I think that the reason for the poor performance is that you evaluate the downstream task without fine-tuning the pre-trained model. When evaluating a downstream task, you need to finetune the pre-trained model.

sa5r commented 2 years ago

So I can fine-tune the model by running run_pretrain.py , but does this fine-tune for all the downstream tasks? I don't see any parameter the specifies the downstream task to be fine-tuned for.

Alexzhuan commented 2 years ago

You need to set --do_train as True in the script script/run_{task}.sh and run the script for fine-tuning the pre-trained model on the downstream task dataset.

sa5r commented 2 years ago

I set --do_train to True but I get the process killed due to an error that I am trying to discover now, however, it could be reasoned by some missing graph files, like go_graph.txt go_detail.txt go_leaf.txt that are not found in the provided ProteinKG25 file but generated by gen_onto_protein_data.py in line 290 of the script, noting that I want only to depend on the provided graph and not to generate one from the script.

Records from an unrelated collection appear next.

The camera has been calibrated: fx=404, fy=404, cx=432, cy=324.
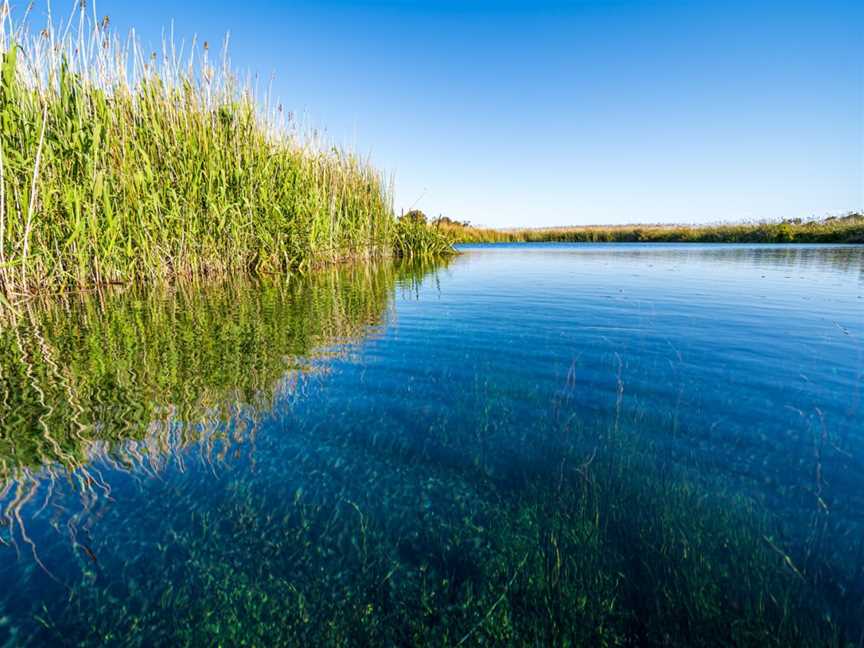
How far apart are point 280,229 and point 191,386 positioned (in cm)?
791

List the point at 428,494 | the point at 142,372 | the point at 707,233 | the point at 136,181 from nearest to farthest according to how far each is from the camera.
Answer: the point at 428,494 → the point at 142,372 → the point at 136,181 → the point at 707,233

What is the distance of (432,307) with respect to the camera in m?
6.96

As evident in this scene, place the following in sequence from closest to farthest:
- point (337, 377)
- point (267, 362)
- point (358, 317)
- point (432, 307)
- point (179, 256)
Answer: point (337, 377)
point (267, 362)
point (358, 317)
point (432, 307)
point (179, 256)

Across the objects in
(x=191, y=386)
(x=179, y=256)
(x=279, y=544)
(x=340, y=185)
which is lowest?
(x=279, y=544)

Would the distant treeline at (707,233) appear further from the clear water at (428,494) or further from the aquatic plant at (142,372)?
the clear water at (428,494)

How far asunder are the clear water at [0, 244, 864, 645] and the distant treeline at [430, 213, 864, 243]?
61.7ft

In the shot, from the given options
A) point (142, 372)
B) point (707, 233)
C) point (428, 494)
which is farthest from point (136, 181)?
point (707, 233)

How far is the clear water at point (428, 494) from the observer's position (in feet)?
4.79

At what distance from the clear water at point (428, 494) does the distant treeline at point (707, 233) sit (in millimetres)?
18807

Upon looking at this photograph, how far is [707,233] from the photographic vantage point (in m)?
42.8

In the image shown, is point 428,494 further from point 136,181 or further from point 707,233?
point 707,233

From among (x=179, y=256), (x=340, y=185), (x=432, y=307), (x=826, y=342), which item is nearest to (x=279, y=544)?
(x=432, y=307)

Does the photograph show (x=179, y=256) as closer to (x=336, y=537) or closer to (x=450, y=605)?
(x=336, y=537)

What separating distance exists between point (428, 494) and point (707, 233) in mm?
51188
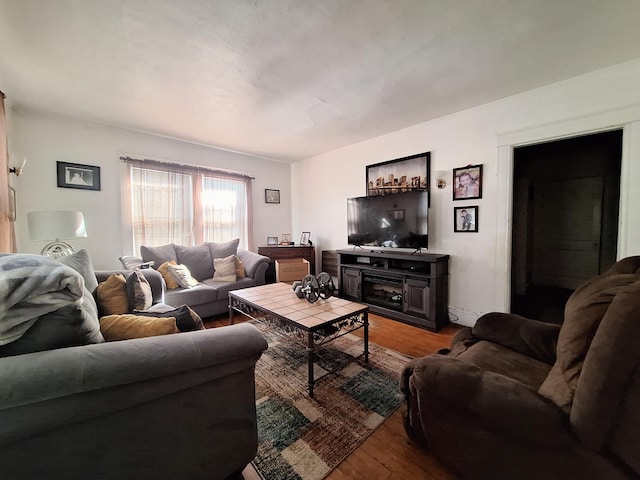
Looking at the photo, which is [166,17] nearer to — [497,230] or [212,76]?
[212,76]

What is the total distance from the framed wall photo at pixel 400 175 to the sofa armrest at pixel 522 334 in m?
1.98

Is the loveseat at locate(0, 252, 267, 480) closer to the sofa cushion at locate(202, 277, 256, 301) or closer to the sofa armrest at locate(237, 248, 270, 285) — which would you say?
the sofa cushion at locate(202, 277, 256, 301)

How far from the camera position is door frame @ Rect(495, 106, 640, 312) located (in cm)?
212

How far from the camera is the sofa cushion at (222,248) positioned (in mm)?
3865

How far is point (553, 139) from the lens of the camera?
247 centimetres

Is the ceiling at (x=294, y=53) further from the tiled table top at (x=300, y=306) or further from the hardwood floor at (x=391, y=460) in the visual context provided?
the hardwood floor at (x=391, y=460)

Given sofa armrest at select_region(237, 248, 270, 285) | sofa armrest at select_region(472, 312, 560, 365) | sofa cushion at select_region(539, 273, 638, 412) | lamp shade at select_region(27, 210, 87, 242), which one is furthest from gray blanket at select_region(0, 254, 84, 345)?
sofa armrest at select_region(237, 248, 270, 285)

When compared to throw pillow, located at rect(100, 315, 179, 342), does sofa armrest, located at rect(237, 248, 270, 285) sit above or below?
below

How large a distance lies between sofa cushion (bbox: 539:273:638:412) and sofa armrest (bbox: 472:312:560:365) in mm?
475

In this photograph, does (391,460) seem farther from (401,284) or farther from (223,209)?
(223,209)

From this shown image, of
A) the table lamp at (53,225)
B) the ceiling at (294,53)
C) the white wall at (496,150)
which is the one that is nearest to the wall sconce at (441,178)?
the white wall at (496,150)

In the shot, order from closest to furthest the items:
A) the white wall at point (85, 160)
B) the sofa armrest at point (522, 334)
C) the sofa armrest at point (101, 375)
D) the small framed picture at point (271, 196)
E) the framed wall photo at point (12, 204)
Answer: the sofa armrest at point (101, 375) < the sofa armrest at point (522, 334) < the framed wall photo at point (12, 204) < the white wall at point (85, 160) < the small framed picture at point (271, 196)

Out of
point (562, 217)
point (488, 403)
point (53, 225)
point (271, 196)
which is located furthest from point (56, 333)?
point (562, 217)

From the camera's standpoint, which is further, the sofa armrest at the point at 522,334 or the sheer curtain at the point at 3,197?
the sheer curtain at the point at 3,197
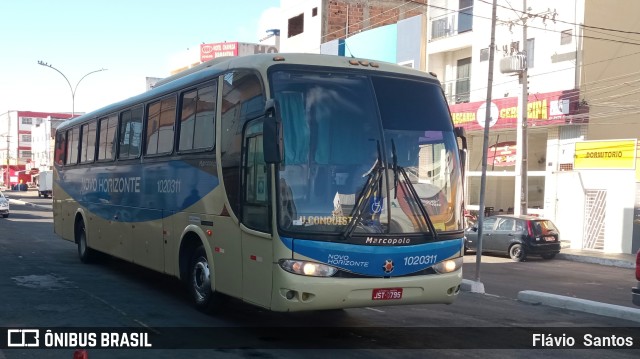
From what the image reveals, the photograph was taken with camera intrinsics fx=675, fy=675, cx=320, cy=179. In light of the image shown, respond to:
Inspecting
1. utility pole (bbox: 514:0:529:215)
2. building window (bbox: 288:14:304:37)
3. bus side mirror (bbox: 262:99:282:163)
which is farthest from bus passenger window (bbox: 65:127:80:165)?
building window (bbox: 288:14:304:37)

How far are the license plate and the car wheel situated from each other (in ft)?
52.2

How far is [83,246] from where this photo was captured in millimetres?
15945

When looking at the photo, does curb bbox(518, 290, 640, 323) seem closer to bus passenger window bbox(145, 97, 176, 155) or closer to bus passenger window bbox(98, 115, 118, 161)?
bus passenger window bbox(145, 97, 176, 155)

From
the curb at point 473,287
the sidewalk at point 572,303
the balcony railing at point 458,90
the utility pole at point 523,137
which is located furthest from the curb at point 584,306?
the balcony railing at point 458,90

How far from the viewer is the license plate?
767 cm

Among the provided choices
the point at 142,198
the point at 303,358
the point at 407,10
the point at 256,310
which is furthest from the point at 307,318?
the point at 407,10

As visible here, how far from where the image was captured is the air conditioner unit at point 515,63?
25.7 metres

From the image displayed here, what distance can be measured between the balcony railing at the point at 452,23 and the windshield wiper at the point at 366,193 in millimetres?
25011

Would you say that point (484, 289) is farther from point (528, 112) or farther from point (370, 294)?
point (528, 112)

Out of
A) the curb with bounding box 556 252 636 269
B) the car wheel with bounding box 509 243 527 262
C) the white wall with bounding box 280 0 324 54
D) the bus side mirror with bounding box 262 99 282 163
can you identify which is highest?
the white wall with bounding box 280 0 324 54

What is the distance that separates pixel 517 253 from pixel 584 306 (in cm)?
1142

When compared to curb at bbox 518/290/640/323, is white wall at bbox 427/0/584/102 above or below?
above

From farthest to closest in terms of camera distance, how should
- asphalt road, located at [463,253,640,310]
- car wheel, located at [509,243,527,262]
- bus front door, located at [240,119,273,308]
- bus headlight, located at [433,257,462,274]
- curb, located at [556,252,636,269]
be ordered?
car wheel, located at [509,243,527,262] → curb, located at [556,252,636,269] → asphalt road, located at [463,253,640,310] → bus headlight, located at [433,257,462,274] → bus front door, located at [240,119,273,308]

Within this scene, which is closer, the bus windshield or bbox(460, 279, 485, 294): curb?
the bus windshield
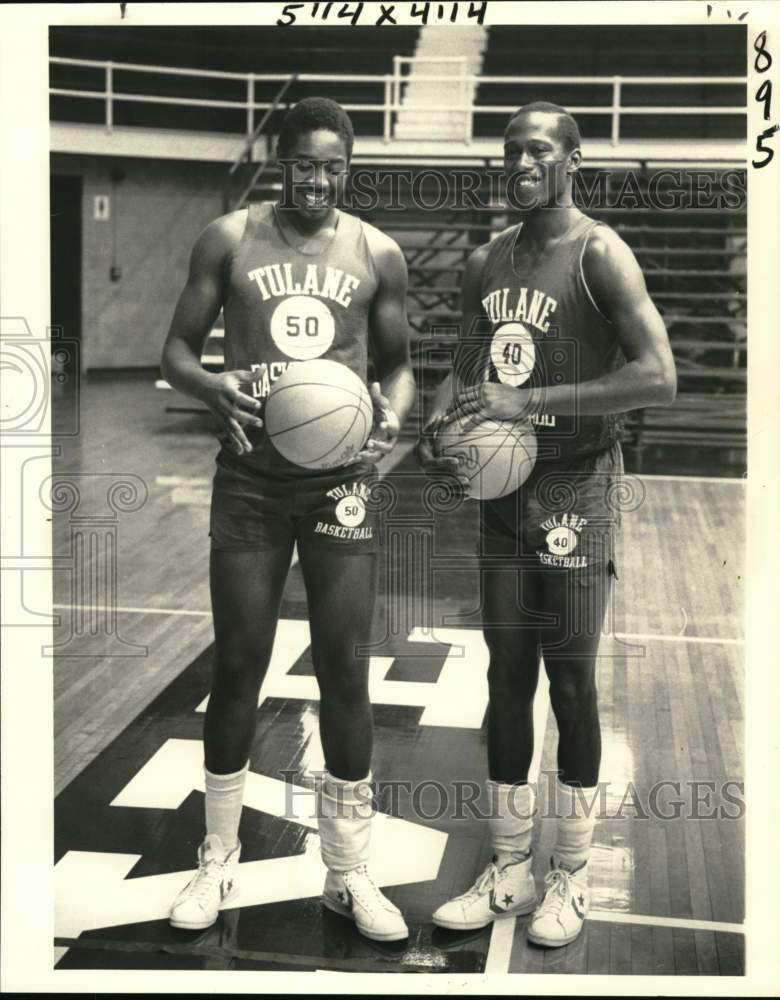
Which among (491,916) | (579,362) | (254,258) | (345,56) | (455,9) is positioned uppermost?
(345,56)

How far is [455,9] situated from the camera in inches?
132

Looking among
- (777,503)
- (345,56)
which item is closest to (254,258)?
(777,503)

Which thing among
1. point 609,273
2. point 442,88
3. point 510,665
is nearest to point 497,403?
point 609,273

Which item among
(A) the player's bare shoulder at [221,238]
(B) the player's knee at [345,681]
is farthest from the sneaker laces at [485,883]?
(A) the player's bare shoulder at [221,238]

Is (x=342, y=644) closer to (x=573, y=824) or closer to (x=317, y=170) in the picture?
(x=573, y=824)

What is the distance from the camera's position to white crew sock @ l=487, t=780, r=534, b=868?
136 inches

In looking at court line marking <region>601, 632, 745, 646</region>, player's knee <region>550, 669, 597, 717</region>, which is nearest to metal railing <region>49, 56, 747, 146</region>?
court line marking <region>601, 632, 745, 646</region>

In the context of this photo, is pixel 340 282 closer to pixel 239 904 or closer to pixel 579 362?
pixel 579 362

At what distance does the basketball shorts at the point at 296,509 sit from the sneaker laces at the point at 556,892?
3.22ft

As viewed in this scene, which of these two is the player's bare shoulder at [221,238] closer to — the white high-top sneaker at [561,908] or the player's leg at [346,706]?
the player's leg at [346,706]

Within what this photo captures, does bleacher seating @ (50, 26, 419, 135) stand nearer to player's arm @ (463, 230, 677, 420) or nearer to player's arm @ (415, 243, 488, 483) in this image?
player's arm @ (415, 243, 488, 483)

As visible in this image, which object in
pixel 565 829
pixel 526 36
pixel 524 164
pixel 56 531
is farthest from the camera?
pixel 526 36

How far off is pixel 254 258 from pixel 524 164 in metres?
0.67

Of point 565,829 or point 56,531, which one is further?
point 56,531
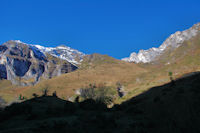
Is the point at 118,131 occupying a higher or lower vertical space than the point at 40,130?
lower

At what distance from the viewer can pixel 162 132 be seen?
8.56m

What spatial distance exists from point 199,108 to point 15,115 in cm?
1670

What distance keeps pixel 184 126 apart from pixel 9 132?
939 cm

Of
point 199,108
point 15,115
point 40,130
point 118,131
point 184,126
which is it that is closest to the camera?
point 184,126

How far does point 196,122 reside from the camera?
866 cm

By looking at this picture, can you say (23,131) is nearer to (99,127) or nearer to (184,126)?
(99,127)

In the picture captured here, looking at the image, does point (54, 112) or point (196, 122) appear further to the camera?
point (54, 112)

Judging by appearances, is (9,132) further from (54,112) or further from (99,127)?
(54,112)

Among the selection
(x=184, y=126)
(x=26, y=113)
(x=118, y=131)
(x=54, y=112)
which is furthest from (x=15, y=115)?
(x=184, y=126)

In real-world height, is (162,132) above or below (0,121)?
below

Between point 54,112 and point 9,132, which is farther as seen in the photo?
point 54,112

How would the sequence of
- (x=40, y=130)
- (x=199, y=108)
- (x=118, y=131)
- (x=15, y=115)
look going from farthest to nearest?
1. (x=15, y=115)
2. (x=199, y=108)
3. (x=118, y=131)
4. (x=40, y=130)

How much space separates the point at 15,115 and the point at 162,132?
13567mm

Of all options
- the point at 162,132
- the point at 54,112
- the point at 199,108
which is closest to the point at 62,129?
the point at 162,132
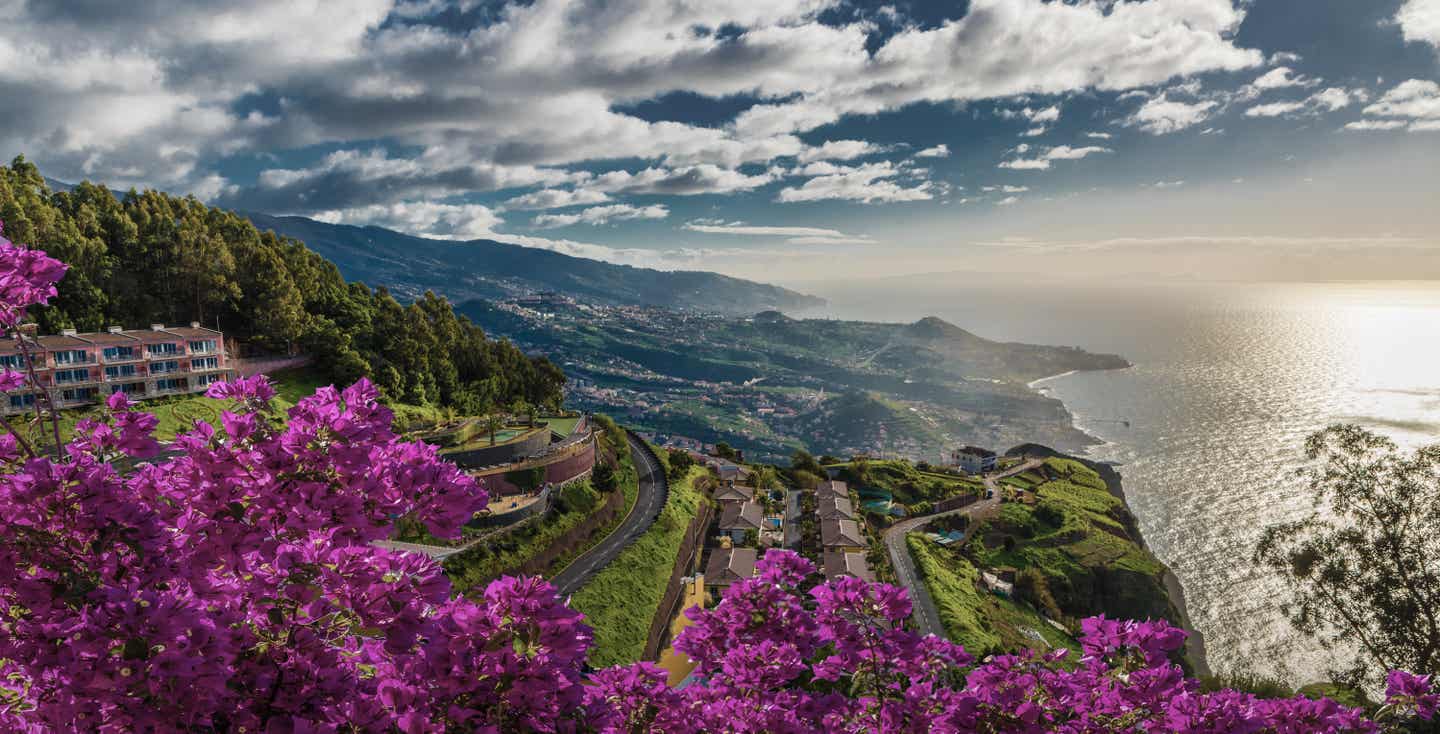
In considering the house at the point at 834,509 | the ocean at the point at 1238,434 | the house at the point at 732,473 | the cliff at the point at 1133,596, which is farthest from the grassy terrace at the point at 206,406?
the cliff at the point at 1133,596

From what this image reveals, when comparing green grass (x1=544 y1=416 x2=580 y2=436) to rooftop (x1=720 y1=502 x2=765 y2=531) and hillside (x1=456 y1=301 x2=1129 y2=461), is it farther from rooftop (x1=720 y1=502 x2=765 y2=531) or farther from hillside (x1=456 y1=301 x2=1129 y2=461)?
hillside (x1=456 y1=301 x2=1129 y2=461)

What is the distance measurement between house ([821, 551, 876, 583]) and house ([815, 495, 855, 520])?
540 cm

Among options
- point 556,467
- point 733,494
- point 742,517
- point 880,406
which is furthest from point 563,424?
point 880,406

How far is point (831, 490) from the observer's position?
47.5 meters

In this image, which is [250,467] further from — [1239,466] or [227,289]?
[1239,466]

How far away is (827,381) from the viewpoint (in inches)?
7781

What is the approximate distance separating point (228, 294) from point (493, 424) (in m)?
21.8

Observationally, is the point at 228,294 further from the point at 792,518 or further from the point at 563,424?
the point at 792,518

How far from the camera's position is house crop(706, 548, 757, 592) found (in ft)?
101

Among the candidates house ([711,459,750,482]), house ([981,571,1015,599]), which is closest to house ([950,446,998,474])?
house ([981,571,1015,599])

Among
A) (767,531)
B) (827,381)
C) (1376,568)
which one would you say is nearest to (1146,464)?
(767,531)

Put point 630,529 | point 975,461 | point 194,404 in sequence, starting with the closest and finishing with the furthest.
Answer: point 194,404
point 630,529
point 975,461

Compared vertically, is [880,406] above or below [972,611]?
below

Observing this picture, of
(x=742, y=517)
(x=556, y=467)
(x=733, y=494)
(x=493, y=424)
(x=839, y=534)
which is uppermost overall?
(x=493, y=424)
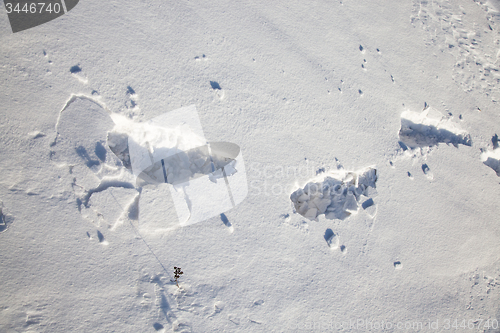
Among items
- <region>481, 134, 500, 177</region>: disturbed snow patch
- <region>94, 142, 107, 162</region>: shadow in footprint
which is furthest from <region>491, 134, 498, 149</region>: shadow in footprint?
<region>94, 142, 107, 162</region>: shadow in footprint

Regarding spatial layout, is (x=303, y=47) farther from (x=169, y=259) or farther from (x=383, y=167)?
(x=169, y=259)

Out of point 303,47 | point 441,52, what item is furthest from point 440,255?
point 303,47

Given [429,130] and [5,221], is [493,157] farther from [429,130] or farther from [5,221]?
[5,221]

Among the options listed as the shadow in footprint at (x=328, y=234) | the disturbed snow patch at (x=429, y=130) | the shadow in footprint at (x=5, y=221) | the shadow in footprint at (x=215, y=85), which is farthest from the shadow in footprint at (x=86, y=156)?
the disturbed snow patch at (x=429, y=130)

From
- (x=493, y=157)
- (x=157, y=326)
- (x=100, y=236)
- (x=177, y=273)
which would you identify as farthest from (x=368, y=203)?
(x=100, y=236)

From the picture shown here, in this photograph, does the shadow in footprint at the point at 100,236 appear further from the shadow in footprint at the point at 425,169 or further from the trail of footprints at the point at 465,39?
the trail of footprints at the point at 465,39

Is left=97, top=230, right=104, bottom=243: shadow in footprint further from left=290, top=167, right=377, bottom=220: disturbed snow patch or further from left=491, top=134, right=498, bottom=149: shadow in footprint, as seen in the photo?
left=491, top=134, right=498, bottom=149: shadow in footprint
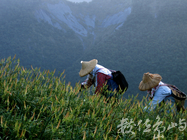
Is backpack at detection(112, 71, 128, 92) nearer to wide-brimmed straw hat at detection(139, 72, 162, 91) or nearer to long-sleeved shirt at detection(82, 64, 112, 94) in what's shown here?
long-sleeved shirt at detection(82, 64, 112, 94)

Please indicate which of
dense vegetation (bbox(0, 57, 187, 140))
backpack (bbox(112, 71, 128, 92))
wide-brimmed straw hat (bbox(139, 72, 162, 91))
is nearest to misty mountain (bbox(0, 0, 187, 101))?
wide-brimmed straw hat (bbox(139, 72, 162, 91))

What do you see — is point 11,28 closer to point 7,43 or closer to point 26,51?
point 7,43

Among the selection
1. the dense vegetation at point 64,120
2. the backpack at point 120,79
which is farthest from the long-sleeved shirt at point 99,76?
the dense vegetation at point 64,120

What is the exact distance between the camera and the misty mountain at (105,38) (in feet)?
234

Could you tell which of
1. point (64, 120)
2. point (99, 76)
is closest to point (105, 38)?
point (99, 76)

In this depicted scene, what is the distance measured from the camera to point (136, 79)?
213 feet

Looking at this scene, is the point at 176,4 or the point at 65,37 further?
the point at 65,37

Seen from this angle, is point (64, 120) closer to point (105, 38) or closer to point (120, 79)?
point (120, 79)

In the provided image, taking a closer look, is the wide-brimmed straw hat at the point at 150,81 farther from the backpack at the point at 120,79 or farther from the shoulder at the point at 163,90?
the backpack at the point at 120,79

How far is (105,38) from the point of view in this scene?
96.8 meters

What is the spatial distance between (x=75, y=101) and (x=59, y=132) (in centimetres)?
85

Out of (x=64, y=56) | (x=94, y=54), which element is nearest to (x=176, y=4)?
(x=94, y=54)

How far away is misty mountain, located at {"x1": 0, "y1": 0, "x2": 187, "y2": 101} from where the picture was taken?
71.4 metres

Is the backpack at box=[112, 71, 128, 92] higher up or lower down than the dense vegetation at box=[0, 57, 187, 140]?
higher up
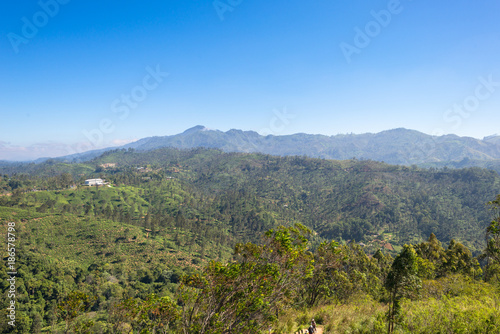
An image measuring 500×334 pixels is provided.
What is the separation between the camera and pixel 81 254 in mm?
75062

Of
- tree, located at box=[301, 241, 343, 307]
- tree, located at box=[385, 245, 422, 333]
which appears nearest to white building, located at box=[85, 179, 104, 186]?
tree, located at box=[301, 241, 343, 307]

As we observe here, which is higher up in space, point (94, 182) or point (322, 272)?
point (322, 272)

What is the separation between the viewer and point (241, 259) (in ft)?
48.4

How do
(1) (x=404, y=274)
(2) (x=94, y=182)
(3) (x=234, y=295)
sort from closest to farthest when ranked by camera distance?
(1) (x=404, y=274), (3) (x=234, y=295), (2) (x=94, y=182)

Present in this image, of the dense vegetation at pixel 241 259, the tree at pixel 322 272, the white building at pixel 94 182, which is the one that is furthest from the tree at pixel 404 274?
the white building at pixel 94 182

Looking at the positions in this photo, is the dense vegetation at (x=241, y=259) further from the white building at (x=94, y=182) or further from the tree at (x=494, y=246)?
the white building at (x=94, y=182)

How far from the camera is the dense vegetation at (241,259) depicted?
10383 mm

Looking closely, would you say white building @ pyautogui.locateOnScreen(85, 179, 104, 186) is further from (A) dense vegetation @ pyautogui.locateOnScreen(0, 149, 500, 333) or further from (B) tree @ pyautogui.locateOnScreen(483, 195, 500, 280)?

Alexzhuan commented 2 years ago

For the error that occurred during the training, could you present detailed error information?

The 'missing' files are only intermediate products for analysis of the training data, which are not used in training or inference. It should be noted that fine-tuning a pre-trained model on the downstream tasks merely leverages the checkpoint of language model which could be loaded with the HuggingFace API.